In the end something has to give and it is she rather
than he who comes close to oblivion. As she recovers from her suicide attempt
suddenly her brother steps up as much as he can but maybe more than he thought…
looking after the children and supporting her as best he can.
This is no fairy tale ending but there is hope as he talks
honestly to his sister, perhaps emboldened by surprise at his own usefulness.
In a very powerful moment we see her talking to a
psychiatrist about her brother’s weakness and self obsession: her illness has
seen him address her situation through a prism of his own psychosis… but she recognises he’s grown up a bit too.

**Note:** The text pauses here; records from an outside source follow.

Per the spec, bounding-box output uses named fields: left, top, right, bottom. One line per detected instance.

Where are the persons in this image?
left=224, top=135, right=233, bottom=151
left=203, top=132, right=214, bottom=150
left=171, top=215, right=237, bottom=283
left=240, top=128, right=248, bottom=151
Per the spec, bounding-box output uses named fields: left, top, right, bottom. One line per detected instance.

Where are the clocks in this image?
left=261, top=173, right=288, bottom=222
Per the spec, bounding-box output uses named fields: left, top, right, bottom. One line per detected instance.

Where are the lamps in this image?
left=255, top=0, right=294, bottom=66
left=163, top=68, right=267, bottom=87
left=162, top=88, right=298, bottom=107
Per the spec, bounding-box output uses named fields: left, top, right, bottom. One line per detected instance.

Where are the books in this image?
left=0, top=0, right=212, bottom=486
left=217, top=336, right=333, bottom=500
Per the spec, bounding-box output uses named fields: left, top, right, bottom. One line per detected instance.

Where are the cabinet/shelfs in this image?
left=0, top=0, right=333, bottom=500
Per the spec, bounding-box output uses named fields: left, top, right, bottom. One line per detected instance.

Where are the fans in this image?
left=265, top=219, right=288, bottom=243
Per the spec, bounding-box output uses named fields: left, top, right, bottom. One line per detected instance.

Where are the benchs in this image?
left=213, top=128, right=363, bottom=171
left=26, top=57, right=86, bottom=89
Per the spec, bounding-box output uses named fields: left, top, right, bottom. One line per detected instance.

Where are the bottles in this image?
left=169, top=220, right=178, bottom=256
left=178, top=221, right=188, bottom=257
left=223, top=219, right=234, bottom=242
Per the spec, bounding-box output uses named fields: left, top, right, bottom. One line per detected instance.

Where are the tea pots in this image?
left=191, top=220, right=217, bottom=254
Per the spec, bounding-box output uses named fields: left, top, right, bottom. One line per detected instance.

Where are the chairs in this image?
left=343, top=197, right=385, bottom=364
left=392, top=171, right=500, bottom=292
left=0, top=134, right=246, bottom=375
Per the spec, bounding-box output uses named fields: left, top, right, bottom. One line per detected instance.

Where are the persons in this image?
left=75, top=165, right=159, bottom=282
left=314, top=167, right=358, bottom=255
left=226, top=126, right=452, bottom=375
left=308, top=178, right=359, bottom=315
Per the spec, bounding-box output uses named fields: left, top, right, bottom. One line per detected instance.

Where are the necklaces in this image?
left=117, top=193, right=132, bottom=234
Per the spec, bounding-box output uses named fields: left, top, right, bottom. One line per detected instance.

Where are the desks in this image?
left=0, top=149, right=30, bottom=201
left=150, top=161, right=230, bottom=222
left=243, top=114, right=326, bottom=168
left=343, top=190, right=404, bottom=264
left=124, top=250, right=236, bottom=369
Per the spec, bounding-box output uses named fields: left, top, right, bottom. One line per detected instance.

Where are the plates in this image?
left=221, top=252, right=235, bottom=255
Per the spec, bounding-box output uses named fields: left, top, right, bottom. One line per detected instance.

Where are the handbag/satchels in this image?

Believably real and so effortlessly genuine, Kicked in
the Sh*tter is as full of hope as despair and is quite brilliantly acted by the
two leads.
Not hiding away... |
You can hide away in the Garrick or the National but in
the Hope every inflection can be caught and any false thoughts can betray
performers. Budge and Clay are more than up to the task and thoroughly convince
throughout in this vital, provoking play for today.
You’re drawn inevitably to Budge, her character caring
and single-handedly keeping her family afloat and she gives a fierce, desperately
honest performance of grit and vulnerability. Clay is also mightily impressive
as the man with younger-brother syndrome (I know!) who is self-deluded and
self-medicated in equal measure until the time comes to finally start lifting
himself up.
There’s hope but we all need help. As a band* that
frequently played in the Hope’s basement used to sing; Something Better Change.
Tip of the hat to Justin Williams’s inventive design and
the direction which made Helen do most of the lifting - so typical! Teresa Nagel also did
sterling work with the lighting and effects… you can see how everything works
so well at the Hope!
Kicked on the
Sh*tter runs at The Hope Theatre, Islington, N1 1RL until 8th
April – I would urge you not to miss it! Book tickets here.
Ithankyou Theatre rating: *****
*That'll be The Stranglers for all you youngsters... back in 1977.
*That'll be The Stranglers for all you youngsters... back in 1977.